Nobody likes Americans. Plenty of people warned me of this before my departure for Dresden. Having been to Europe before, I brushed these warnings off, arguing that I had met plenty of European people on school trips to Europe who liked my friends and me just fine. In my first class at the Goethe Institut the teacher, Frau Peters, asked each of us to say our names, where we were from, and why we were here. I had never been in the presence of so many people from so many different countries: Libya, Brazil, Saudi Arabia, Russia, Bosnia, Italy, Jordan, India, Hungary, and Poland all made the list. I was the youngest person in the room by five years and the only American in the room. I watched many people in the room shift uncomfortably and exchange looks as I stated my country of origin. After everyone had spoken, Frau Peters wrote the name of each country that had been mentioned on the top of a sheet of paper and asked all of us to write something we know about each country. Russia, Brazil, and Italy were the only countries I could talk about offhand. To write something for the others I had to surreptitiously look at the map on the wall to find clues (mostly I just stuck to capital cities and geographical position) while simultaneously trying to hide my embarrassment.

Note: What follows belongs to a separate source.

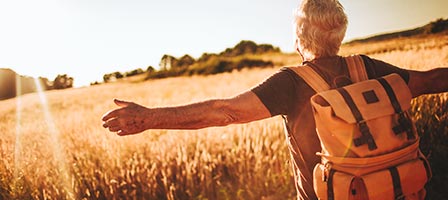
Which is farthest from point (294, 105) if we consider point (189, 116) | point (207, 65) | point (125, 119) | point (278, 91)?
point (207, 65)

I noticed most other people had significantly less trouble than I did in writing down facts about different countries. (One of many reasons that we should completely overhaul the American education system.) Then, each person would take the sheet with his or her home country on it and read what people had written, saying if it was true or untrue. All the things written about America were that we are good at basketball, we eat too much fast food, and our president is Barack Obama. All correct. Frau Peters then asked me if there was anything else people should have known about American culture. The only other things I could add was that American football was the unofficial favorite sport and that a lot of people are trying to eat less fast food, even if it may not be a majority. I wanted to somehow assure everyone in the room that not all Americans are like that but I realized that wouldn’t be entirely true. Not only did I realize I know embarrassingly little about the world I inhabit, I also realized that I don’t know as much about my own culture as I thought I did.
It boils down to this: Americans do nothing to break the stereotypes that foreigners have established for them. To many non-Americans, Americans are lazy, ignorant, and wasteful. We complain that we are not treated fairly and yet we continue to knowingly eat McDonald’s and Chick-Fil-A much more than we should. We also continue to treat trash uncaringly without regard to what could potentially be recycled. And, as evidenced by my limited geographical and cultural knowledge, we know absolutely nothing about living globally. I am well aware that I can’t completely change the mindset and public policy of one of the most powerful countries in the world, but I can already see my own mind changing course and starting to focus more on becoming more world-conscious slowly but surely.